Proposition

Show that if $f$ has an essential singularity at $z_0$ then $\frac{1}{f}$ also has an essential singularity at $z_0$.

Solution

Suppose $1/f$ does not have an essential singularity at $z_0$. Since $f$ has an isolated singularity at $z_0$, $1/f$ has an isolated singularity at $z_0$. By Proposition 9.5[a first course in complex analysis], $\lim_{z \rightarrow z_0} (z - z_0)^nf(z) \ne 0$ for any $n \in \mathbb{N}$. Moreover, this is a necessary and sufficient condition to having an essential singularity. Thus if $1/f$ does not have an essential singularity at $z_0$, then $\lim_{z \rightarrow z_0} (z - z_0)^n/f(z) = 0$ for some $n \in \mathbb{N}$.
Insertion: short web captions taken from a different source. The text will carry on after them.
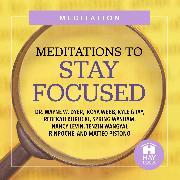 Cover-Bild zu Meditations To Stay Focused (Audio Download) von Levin, Nancy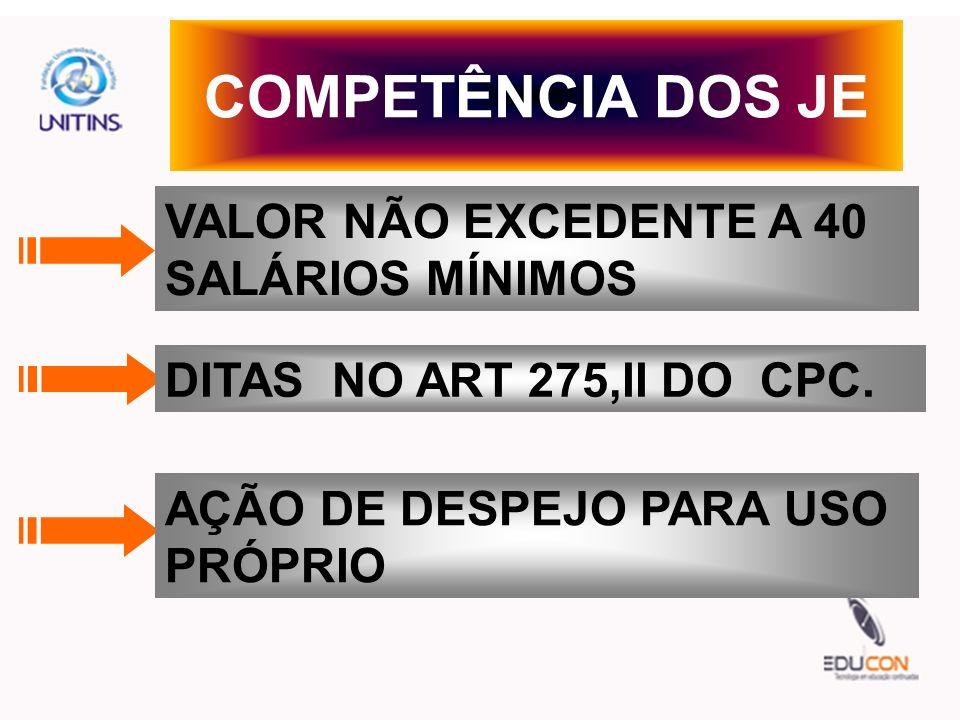 COMPETÊNCIA DOS JE VALOR NÃO EXCEDENTE A 40 SALÁRIOS MÍNIMOS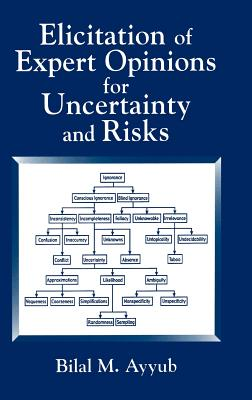 Elicitation of Expert Opinions for Uncertainty and Risks - Ayyub, Bilal M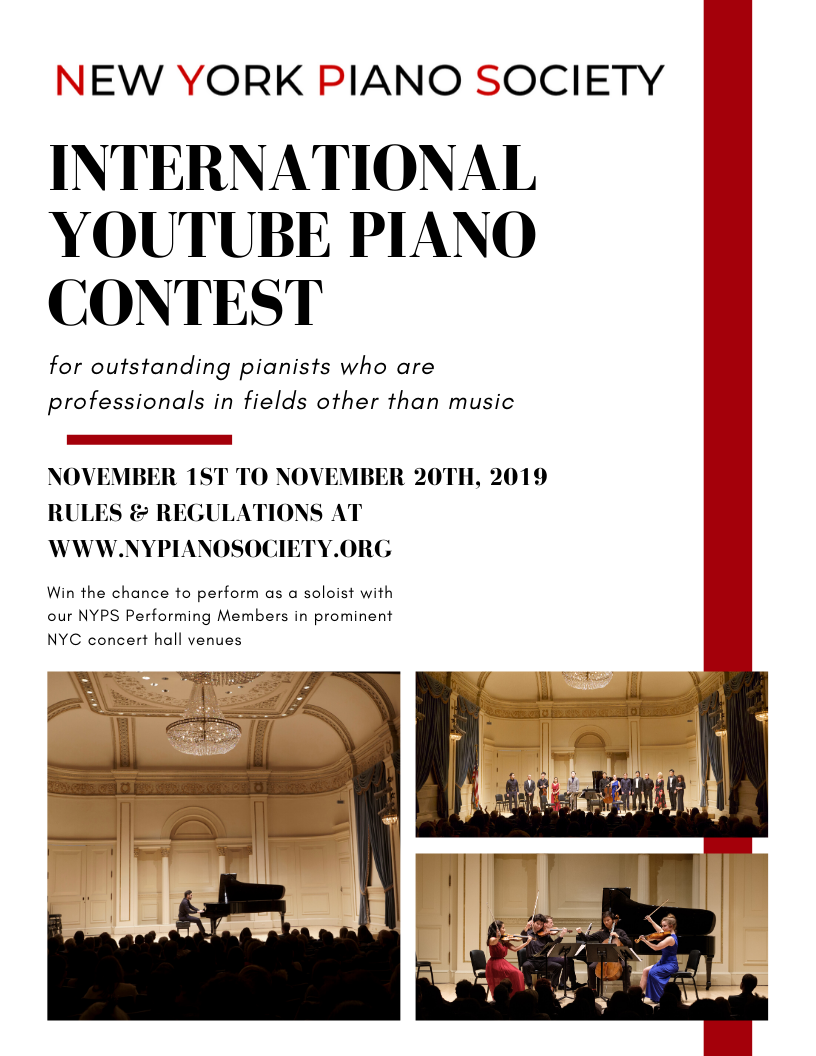 2019 New York Piano Society International YouTube Non-Professional Piano Contest - The first annual New York Piano Society International Piano Contest will be an online video contest open to non-professional pianists aged 20 and up. Winners are given the opportunity to perform as a soloist alongside our NYPS Performing Members in prestigious NYC concert halls such as Weill Recital Hall at Carnegie Hall, Merkin Hall at Kaufman Music Center, and Lincoln Center's Bruno Walter, as part of our 2019-2020 season.KEY DATES:November 1st - online application opensNovember 20th - applications dueDecember 1st - winners announced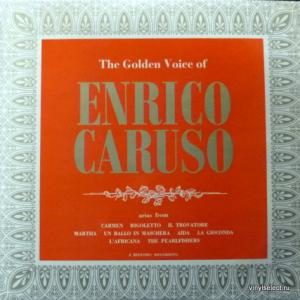 Enrico Caruso - The Golden Voice Of Enrico Caruso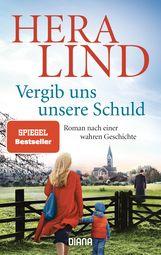 Hera  Lind - Vergib uns unsere Schuld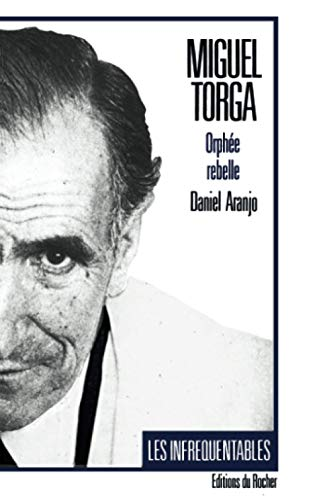 Miguel Torga: Orphee rebelle (Les Infrequentables) (French: Aranjo, Daniel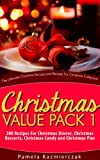 Christmas Value Pack I – 200 Recipes For Christmas Dinner, Christmas Desserts, Christmas Candy and...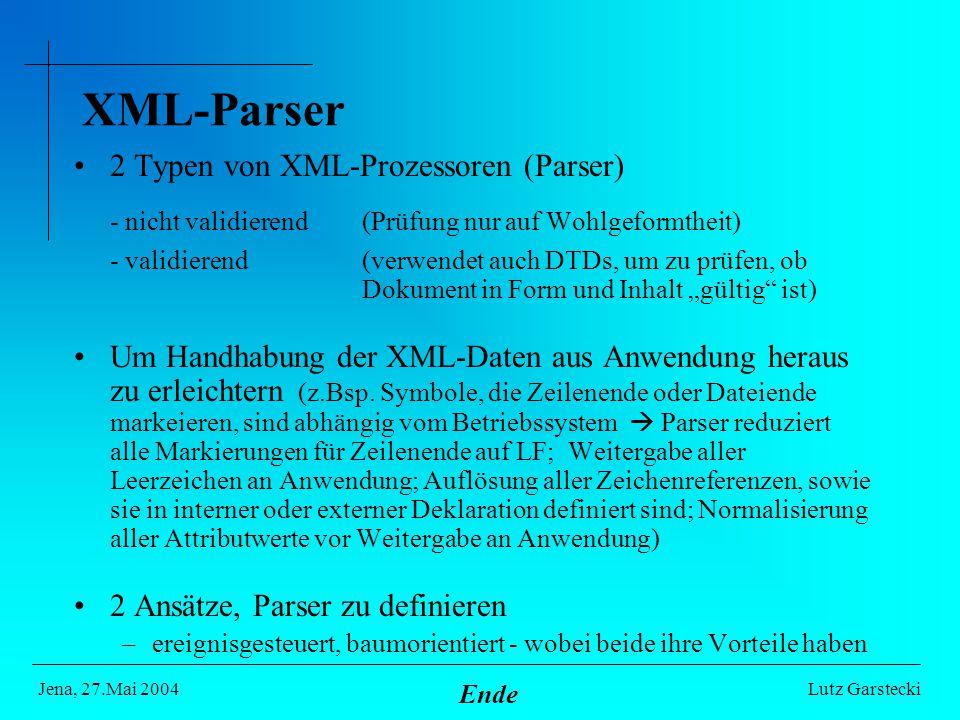 """XML-Parser 2 Typen von XML-Prozessoren (Parser) - nicht validierend (Prüfung nur auf Wohlgeformtheit) - validierend (verwendet auch DTDs, um zu prüfen, ob Dokument in Form und Inhalt """"gültig ist) Um Handhabung der XML-Daten aus Anwendung heraus zu erleichtern (z.Bsp."""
Let $n \in \mathbb{N}$ be given. For any $r > 0$, there exists $z’$ in the punctured disk $D[z_0, r] \setminus \{ z_0 \}$ such that $\abs{0 - f(z)} < r^n$ by Casorati-Weierstrass. This implies that $\lim_{z \rightarrow z_0} (z - z_0)^n/f(z) \ne 0$. Therefore, $1/f$ has an essential singularity at $z_0$.